▶ [Work request] In the copy, keep every line below as it is and leave out the pictures.
┄┄┄┄┄┄┄┄┄┄┄┄┄┄┄┄┄┄┄┄
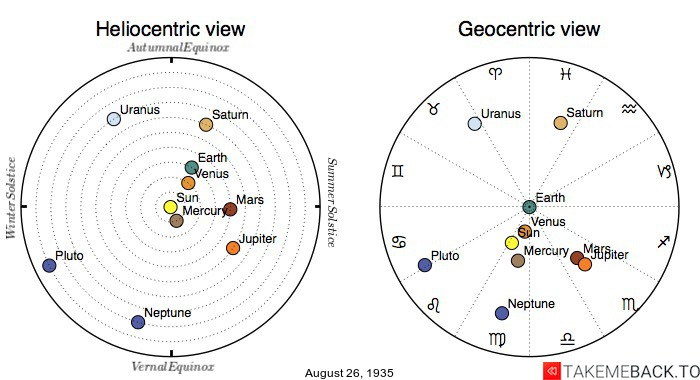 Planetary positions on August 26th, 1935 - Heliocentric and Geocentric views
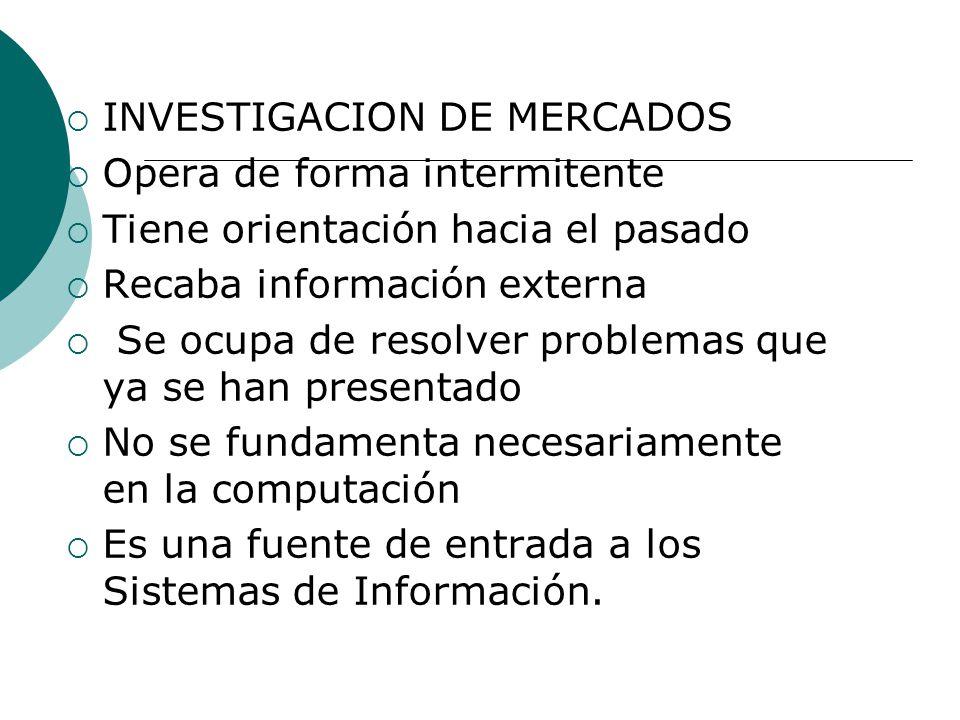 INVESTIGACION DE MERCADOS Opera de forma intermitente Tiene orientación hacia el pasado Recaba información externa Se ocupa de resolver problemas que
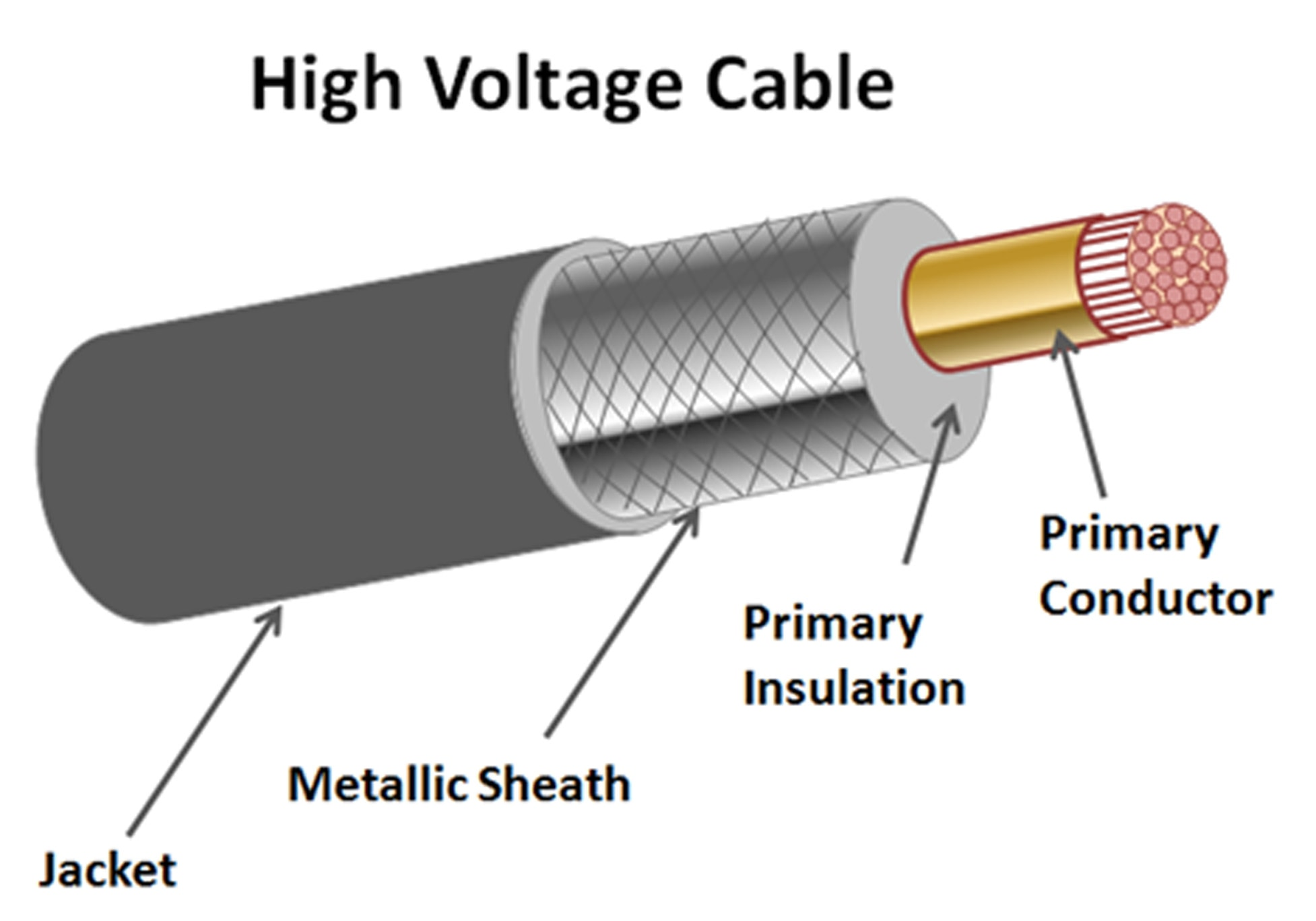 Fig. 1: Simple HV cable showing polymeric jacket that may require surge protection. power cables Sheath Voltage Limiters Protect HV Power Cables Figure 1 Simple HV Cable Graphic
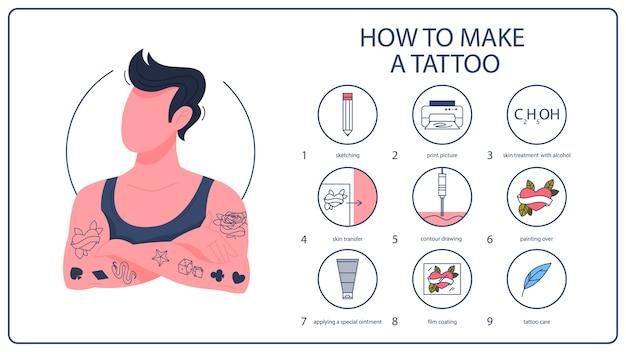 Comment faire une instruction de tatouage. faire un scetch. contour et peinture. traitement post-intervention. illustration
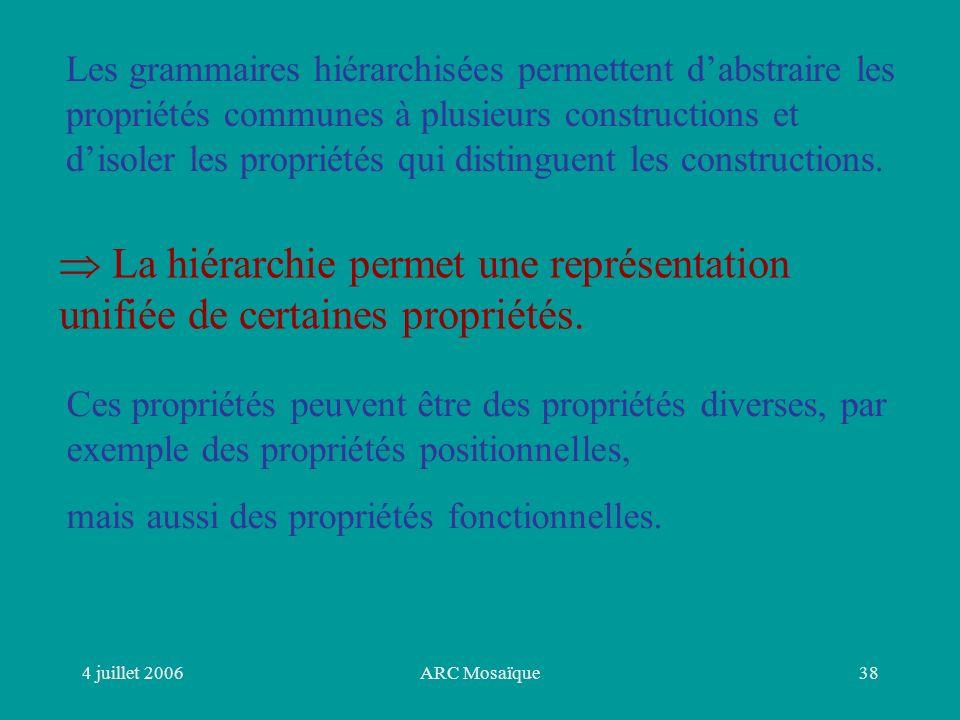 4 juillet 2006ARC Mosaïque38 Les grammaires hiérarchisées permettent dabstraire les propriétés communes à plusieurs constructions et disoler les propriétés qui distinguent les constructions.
┄┄┄┄┄┄┄┄┄┄┄┄┄┄┄┄┄┄┄┄
▶ [Your solution]
 Planetary positions on August 26th, 1935 - Heliocentric and Geocentric views
 INVESTIGACION DE MERCADOS Opera de forma intermitente Tiene orientación hacia el pasado Recaba información externa Se ocupa de resolver problemas que
 Fig. 1: Simple HV cable showing polymeric jacket that may require surge protection. power cables Sheath Voltage Limiters Protect HV Power Cables Figure 1 Simple HV Cable Graphic
 Comment faire une instruction de tatouage. faire un scetch. contour et peinture. traitement post-intervention. illustration
 4 juillet 2006ARC Mosaïque38 Les grammaires hiérarchisées permettent dabstraire les propriétés communes à plusieurs constructions et disoler les propriétés qui distinguent les constructions.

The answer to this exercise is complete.